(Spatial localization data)
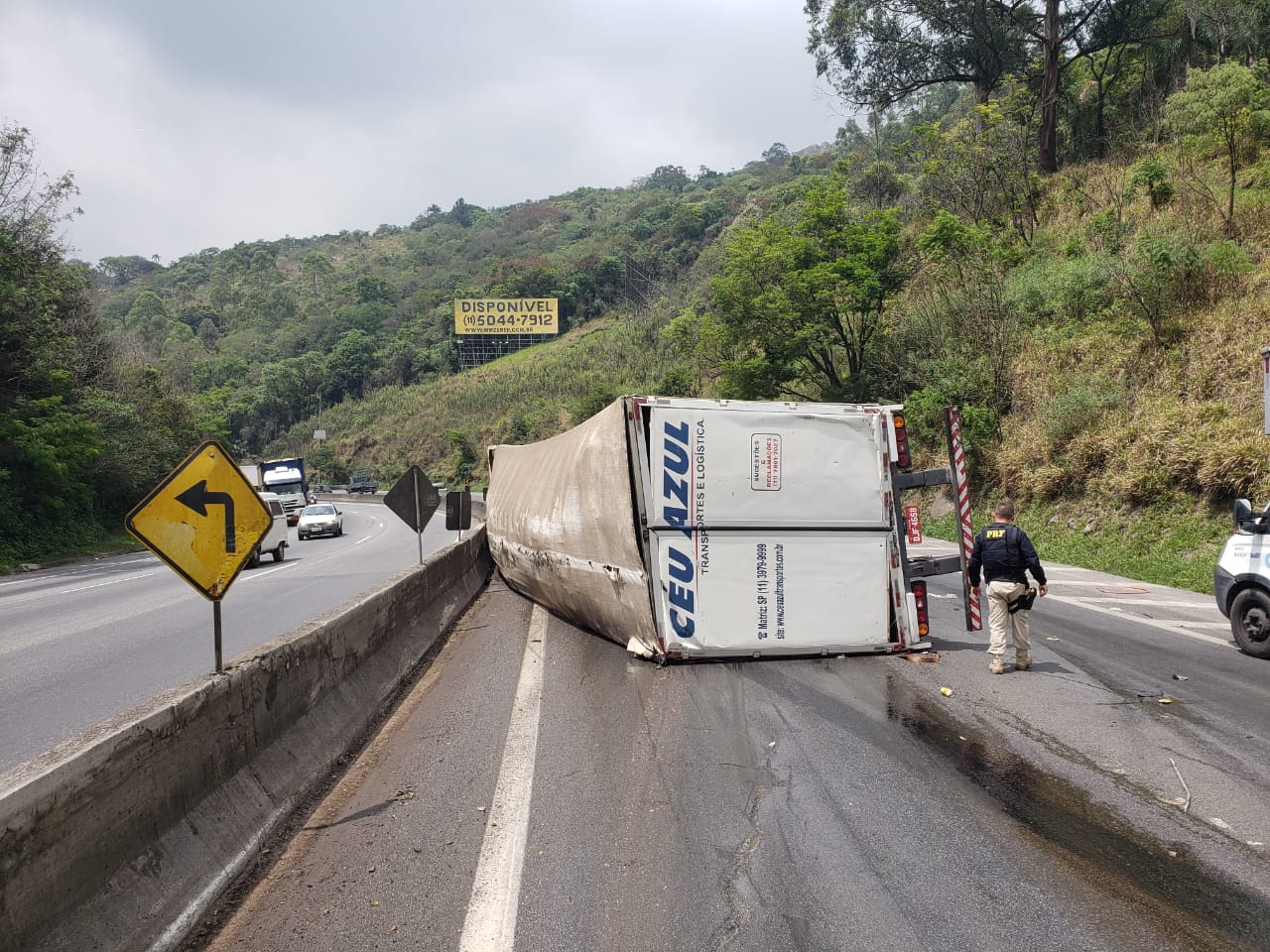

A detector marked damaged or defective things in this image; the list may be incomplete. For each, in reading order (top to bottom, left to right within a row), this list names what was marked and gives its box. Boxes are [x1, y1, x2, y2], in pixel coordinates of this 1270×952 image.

overturned truck trailer [490, 396, 975, 664]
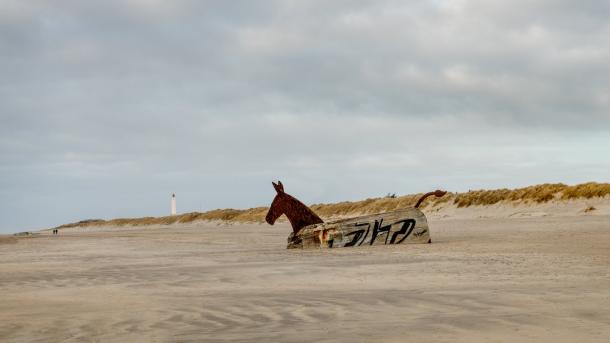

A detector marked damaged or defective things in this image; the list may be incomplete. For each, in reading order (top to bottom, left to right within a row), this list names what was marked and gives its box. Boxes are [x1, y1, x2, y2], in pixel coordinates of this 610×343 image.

rusty horse sculpture [264, 181, 444, 238]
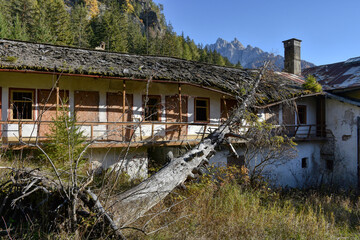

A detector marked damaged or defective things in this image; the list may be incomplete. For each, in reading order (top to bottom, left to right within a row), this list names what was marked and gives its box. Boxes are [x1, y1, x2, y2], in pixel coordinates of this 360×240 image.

rusted metal roof [304, 58, 360, 90]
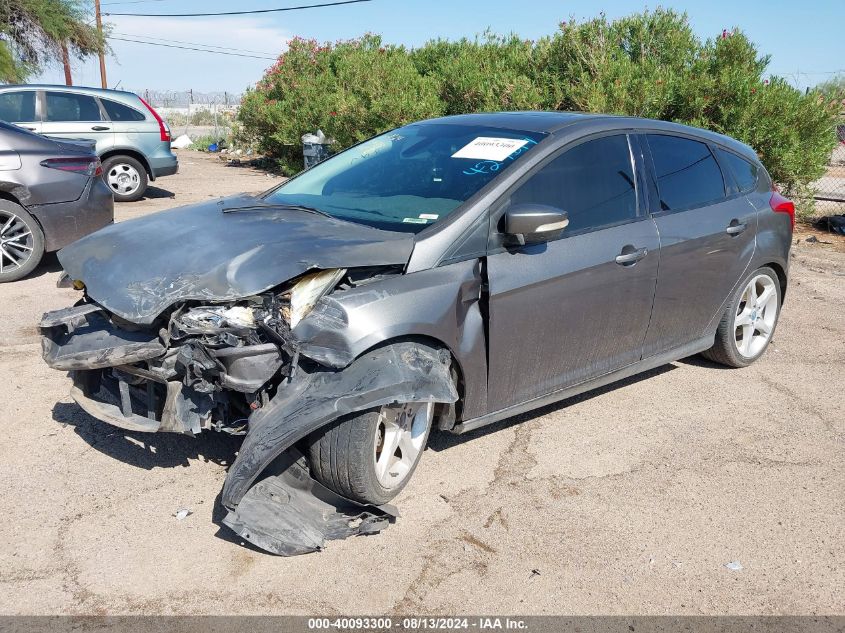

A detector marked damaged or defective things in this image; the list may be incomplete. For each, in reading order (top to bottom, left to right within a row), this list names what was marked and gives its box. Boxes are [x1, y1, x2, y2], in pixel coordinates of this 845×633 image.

crumpled hood [59, 194, 416, 324]
broken headlight [288, 266, 344, 326]
gray damaged car [39, 113, 792, 552]
damaged front fender [218, 340, 454, 508]
detached bumper piece [223, 450, 398, 552]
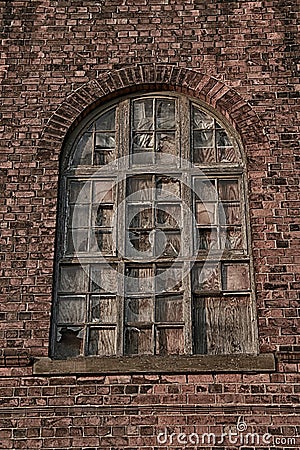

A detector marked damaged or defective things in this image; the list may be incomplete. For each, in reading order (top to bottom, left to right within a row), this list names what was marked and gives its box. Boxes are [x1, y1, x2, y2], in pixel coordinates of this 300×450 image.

broken glass pane [95, 108, 115, 130]
broken glass pane [133, 99, 154, 131]
broken glass pane [156, 97, 175, 128]
broken glass pane [223, 262, 251, 290]
broken glass pane [57, 296, 85, 324]
broken glass pane [90, 296, 118, 324]
broken glass pane [125, 298, 154, 324]
broken glass pane [155, 296, 183, 324]
broken glass pane [88, 326, 116, 356]
broken glass pane [124, 326, 154, 356]
broken glass pane [156, 326, 184, 356]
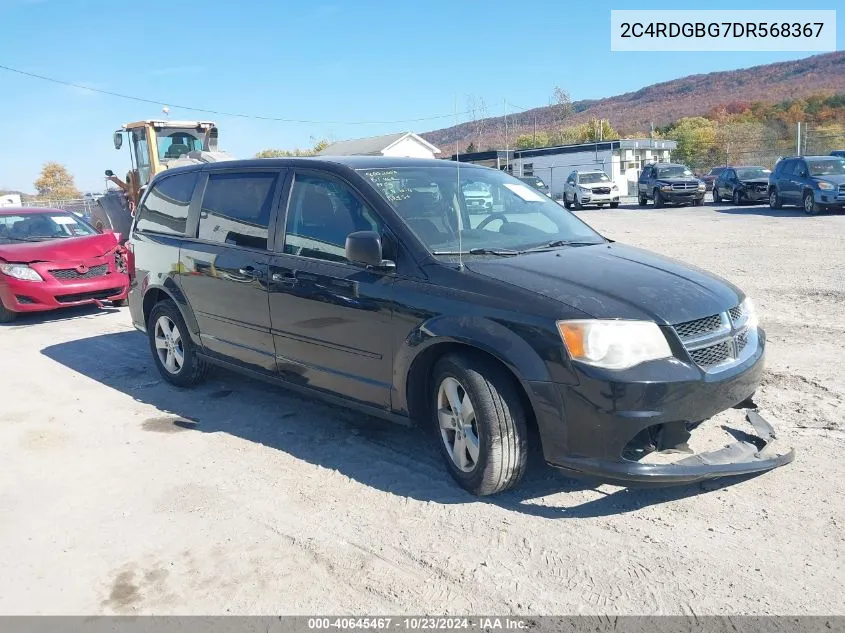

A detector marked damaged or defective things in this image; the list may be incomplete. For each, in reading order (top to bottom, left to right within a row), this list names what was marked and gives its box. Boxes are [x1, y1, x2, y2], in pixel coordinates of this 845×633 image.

red damaged car [0, 210, 130, 324]
damaged front bumper [552, 410, 796, 484]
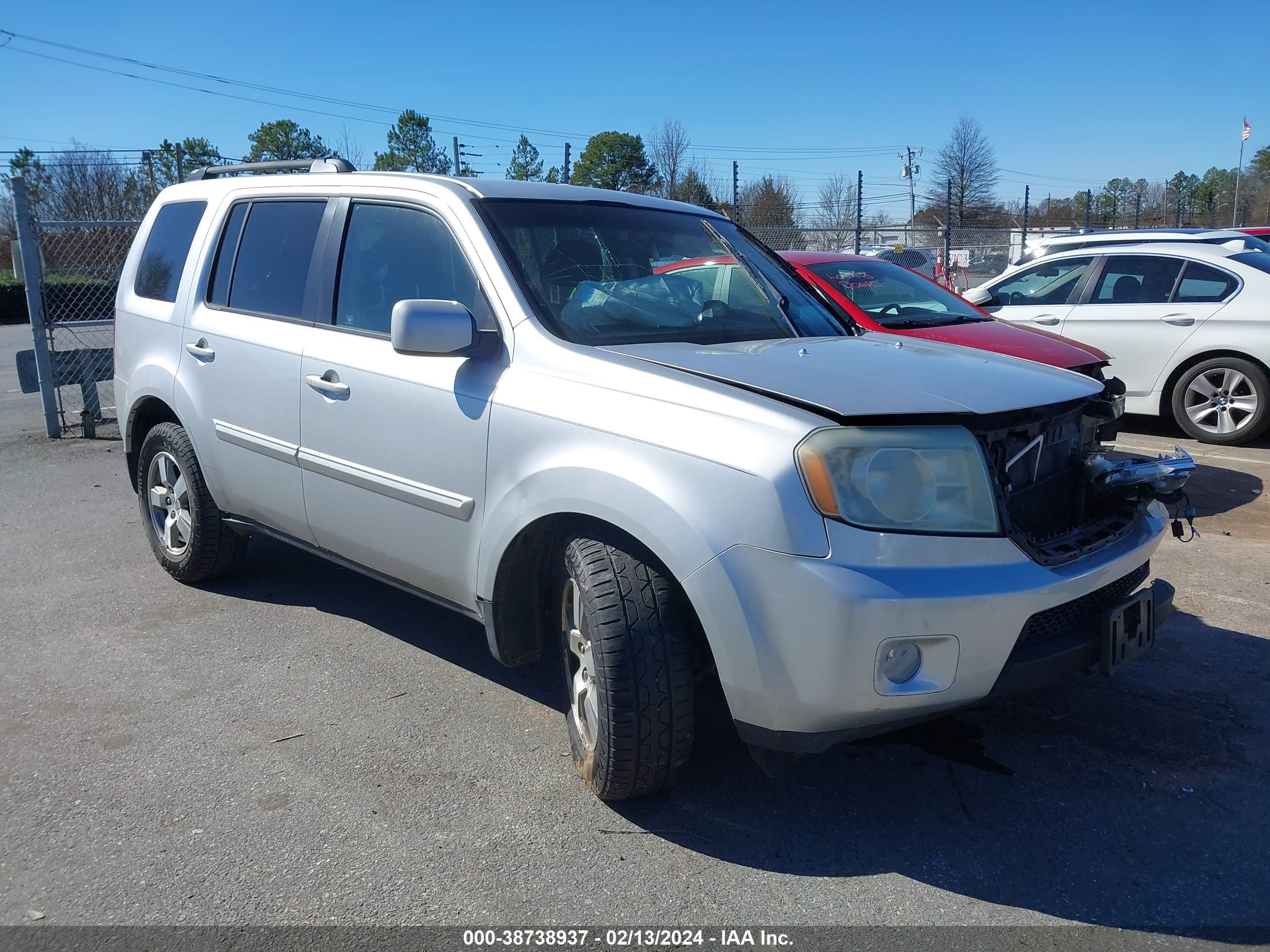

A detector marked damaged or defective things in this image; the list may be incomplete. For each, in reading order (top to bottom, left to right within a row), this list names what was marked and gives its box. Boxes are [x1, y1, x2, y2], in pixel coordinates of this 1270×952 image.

cracked headlight [793, 426, 1002, 536]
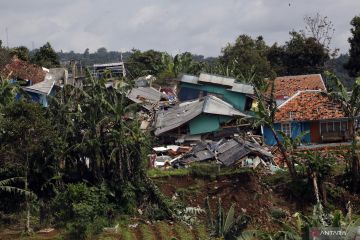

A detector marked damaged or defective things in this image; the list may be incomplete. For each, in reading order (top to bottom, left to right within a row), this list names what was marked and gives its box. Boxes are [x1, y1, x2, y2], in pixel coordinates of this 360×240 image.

damaged roof [1, 56, 46, 84]
damaged roof [127, 86, 168, 110]
damaged roof [152, 95, 248, 136]
damaged roof [179, 73, 253, 94]
damaged roof [268, 73, 328, 99]
damaged roof [276, 91, 346, 123]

• **TASK STATEMENT**:
Would you return the records exactly as written, minus any image?

• **PROBLEM SOLUTION**:
A detector marked damaged or defective things in this image; the list may be incomplete. For each, in reading order (top to bottom, left to right within a row), this list names what was marked and gives its box. Boxes are [x1, y1, x2, y2], in pixel coordinates of this 1270×952 image.

overturned truck trailer [490, 396, 975, 664]

A detector marked damaged or defective things in this image; the list may be incomplete. For each, in reading order (top to bottom, left to right within a row), this list names what was marked and gives its box. Boxes are [x1, y1, x2, y2], in pixel coordinates of this 610×343 image.

rusty horse sculpture [264, 181, 444, 238]

A detector marked damaged or defective things in this image; the list may be incomplete. For each, in reading order (top to bottom, left to right within a row), this list names what was marked and gives its box. Boxes are [x1, y1, x2, y2], in pixel coordinates of this 360×240 image.

rusted metal roof [304, 58, 360, 90]

A detector marked damaged or defective things in this image; the list may be incomplete. For each, in reading order (top to bottom, left to right within a row), this list names what was marked and gives its box. Boxes are [x1, y1, x2, y2], in pixel coordinates of this 845×633 image.

crumpled hood [59, 194, 416, 324]
broken headlight [288, 266, 344, 326]
gray damaged car [39, 113, 792, 552]
damaged front fender [218, 340, 454, 508]
detached bumper piece [223, 450, 398, 552]

A detector marked damaged or defective things in this image; the list may be incomplete. For each, in reading order (top to bottom, left to right within a row), this list names what was marked and gives its box. Boxes are [x1, y1, x2, y2], in pixel coordinates of this 300×450 image.

broken glass pane [95, 108, 115, 130]
broken glass pane [133, 99, 154, 131]
broken glass pane [156, 97, 175, 128]
broken glass pane [223, 262, 251, 290]
broken glass pane [57, 296, 85, 324]
broken glass pane [90, 296, 118, 324]
broken glass pane [125, 298, 154, 324]
broken glass pane [155, 296, 183, 324]
broken glass pane [88, 326, 116, 356]
broken glass pane [124, 326, 154, 356]
broken glass pane [156, 326, 184, 356]

A detector marked damaged or defective things in this image; the list may be incomplete. For each, in reading order (top to bottom, left to right within a row), this list names what was marked and gives its box. Boxes are [x1, y1, x2, y2], in pixel coordinates of this 845×633 image.

red damaged car [0, 210, 130, 324]
damaged front bumper [552, 410, 796, 484]

A detector marked damaged or defective things in this image; the list may be incomplete. For each, in reading order (top to bottom, left to right within a row), this list names what was marked and gives its box. Boxes are [x1, y1, x2, y2], in pixel coordinates of this 1270×952 image.

cracked headlight [793, 426, 1002, 536]

A detector marked damaged or defective things in this image; the list may be incomplete. For each, in reading order (top to bottom, left to right within a row), this list names what was marked and gives its box. Boxes are [x1, y1, x2, y2], in pixel coordinates of this 360×240 image.

damaged roof [1, 56, 46, 84]
damaged roof [127, 86, 168, 110]
damaged roof [152, 95, 248, 136]
damaged roof [179, 73, 253, 94]
damaged roof [268, 73, 328, 99]
damaged roof [276, 91, 346, 123]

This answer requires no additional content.